====== Texto de leitura ======

Nestes dias, os diversos segmentos da sociedade estão desativados, todo mundo está cansado e só pensando nas ceias do Natal e do Ano Novo. Neste ano, não podia ser diferente.
Faltando apenas 10 dias para a mudança no calendário, o Governo surpreendeu e publicou um decreto que aumenta a intervenção federal na Câmara de Comercialização de Energia Elétrica (CCEE) e enterra de vez todas as esperanças de ver a Câmara voltada para aquilo que foi um dia constituída, que era unicamente para fazer a gestão de contratos na área de energia elétrica.
Fontes do mercado procuradas por este site não quiseram bater de frente com o Governo e preferiram comentários em “off the records”. Mas a repulsa foi generalizada. Até porque há poucos dias o ministro de Minas e Energia, Alexandre Silveira, já havia rasgado o contrato de concessão da distribuidora Equatorial Amapá com a Agência Nacional de Energia Elétrica (Aneel), anunciando uma Medida Provisória da Justiça Tributária, que não passa de uma forma de tungar a Equatorial no reajuste a que, contratualmente, a empresa tinha direito.

====== Entradas fornecidas ======

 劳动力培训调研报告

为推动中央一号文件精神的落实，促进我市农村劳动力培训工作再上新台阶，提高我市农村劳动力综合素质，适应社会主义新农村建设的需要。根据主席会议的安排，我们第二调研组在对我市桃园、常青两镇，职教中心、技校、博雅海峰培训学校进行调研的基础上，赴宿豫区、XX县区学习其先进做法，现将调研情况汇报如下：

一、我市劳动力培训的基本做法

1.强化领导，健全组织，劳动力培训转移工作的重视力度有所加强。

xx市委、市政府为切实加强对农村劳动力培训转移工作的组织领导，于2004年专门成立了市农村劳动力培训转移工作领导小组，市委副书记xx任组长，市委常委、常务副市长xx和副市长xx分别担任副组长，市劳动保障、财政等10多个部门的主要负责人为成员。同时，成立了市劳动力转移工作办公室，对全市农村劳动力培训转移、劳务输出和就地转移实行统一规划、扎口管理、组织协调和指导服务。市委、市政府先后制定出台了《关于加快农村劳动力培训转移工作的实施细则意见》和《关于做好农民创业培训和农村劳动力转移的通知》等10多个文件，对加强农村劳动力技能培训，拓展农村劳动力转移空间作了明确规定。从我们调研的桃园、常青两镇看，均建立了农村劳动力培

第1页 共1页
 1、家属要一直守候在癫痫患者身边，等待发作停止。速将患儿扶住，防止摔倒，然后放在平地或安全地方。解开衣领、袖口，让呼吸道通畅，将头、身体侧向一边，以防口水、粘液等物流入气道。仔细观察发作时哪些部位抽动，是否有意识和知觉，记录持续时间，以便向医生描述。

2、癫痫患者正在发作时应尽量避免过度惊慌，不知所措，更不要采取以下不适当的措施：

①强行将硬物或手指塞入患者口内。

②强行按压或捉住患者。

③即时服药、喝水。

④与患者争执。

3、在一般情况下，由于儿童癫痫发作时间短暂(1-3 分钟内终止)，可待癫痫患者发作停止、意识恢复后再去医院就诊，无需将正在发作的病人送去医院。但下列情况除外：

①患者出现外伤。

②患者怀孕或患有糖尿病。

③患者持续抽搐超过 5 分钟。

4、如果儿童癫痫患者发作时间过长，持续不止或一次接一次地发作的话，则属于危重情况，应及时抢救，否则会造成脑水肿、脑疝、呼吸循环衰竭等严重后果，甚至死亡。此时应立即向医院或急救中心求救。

======

- Instruções das tarefas
(1) No texto sobre a CCEE, por que a repulsa ao decreto foi generalizada? Explique em até três frases.
(2) Responda com base no texto sobre a CCEE:
(a) Quantos dias faltavam para a mudança no calendário quando o Governo publicou o decreto?
(b) Para que a Câmara de Comercialização de Energia Elétrica foi constituída?
(c) Quem é o ministro de Minas e Energia citado?
(3) Por favor, continue o texto sobre a CCEE a partir da última frase apresentada.

- Respostas em ordem
(1) A repulsa foi generalizada porque, poucos dias antes, o ministro de Minas e Energia, Alexandre Silveira, já havia rasgado o contrato de concessão da distribuidora Equatorial Amapá com a Aneel. Ele anunciou uma Medida Provisória da Justiça Tributária, que o texto descreve como uma forma de tungar a Equatorial no reajuste a que a empresa tinha direito por contrato.

(2)
(a) Faltavam apenas 10 dias.
(b) Foi constituída unicamente para fazer a gestão de contratos na área de energia elétrica.
(c) Alexandre Silveira.

(3)
O populismo e a demagogia falaram mais alto no episódio do Amapá. Mas, no caso da CCEE, o que o mercado diz é que tudo não passa de uma antiga alucinação petista de controlar os mercados em geral. “O PT nunca engoliu o mercado livre de energia elétrica. Controlar a CCEE é uma forma de dizer ao mercado que quem manda é o Partido, mesmo que através de alguém, como o ministro atual, que não é do PT”, comentou um especialista.
Até que Alexandre Silveira vinha relativamente bem, desde o dia 15 de agosto, quando após um apagão, querendo agradar as lideranças do partido majoritário da coalizão, saiu-se com a brilhante ideia que o apagão tinha sido uma consequência da privatização da Eletrobras. Desmentido, depois, pelo Operador Nacional do Sistema Elétrico (ONS), Silveira mergulhou e veio se recuperando aos poucos, até pisar de novo na bola na história do Amapá.
Agora, o mercado aparentemente perdeu a paciência com o ministro de Minas e Energia. Ele provavelmente continuará no cargo, pois é do interesse do Palácio do Planalto. Entretanto, depois dessa da CCEE a imagem do ministro foi pro brejo. Difícil se recuperar.
“Silveira é parecido com Marcio Zimmermann (que foi secretário-executivo do MME e se transformou numa figura odiada pelo mercado, pela submissão total aos interesses do Planalto). A única diferença é que o atual ministro em alguns momentos teve um discurso pró-mercado e agora vê-se que não era nada disso”, argumentou uma fonte. “Uma decepção”, emendou.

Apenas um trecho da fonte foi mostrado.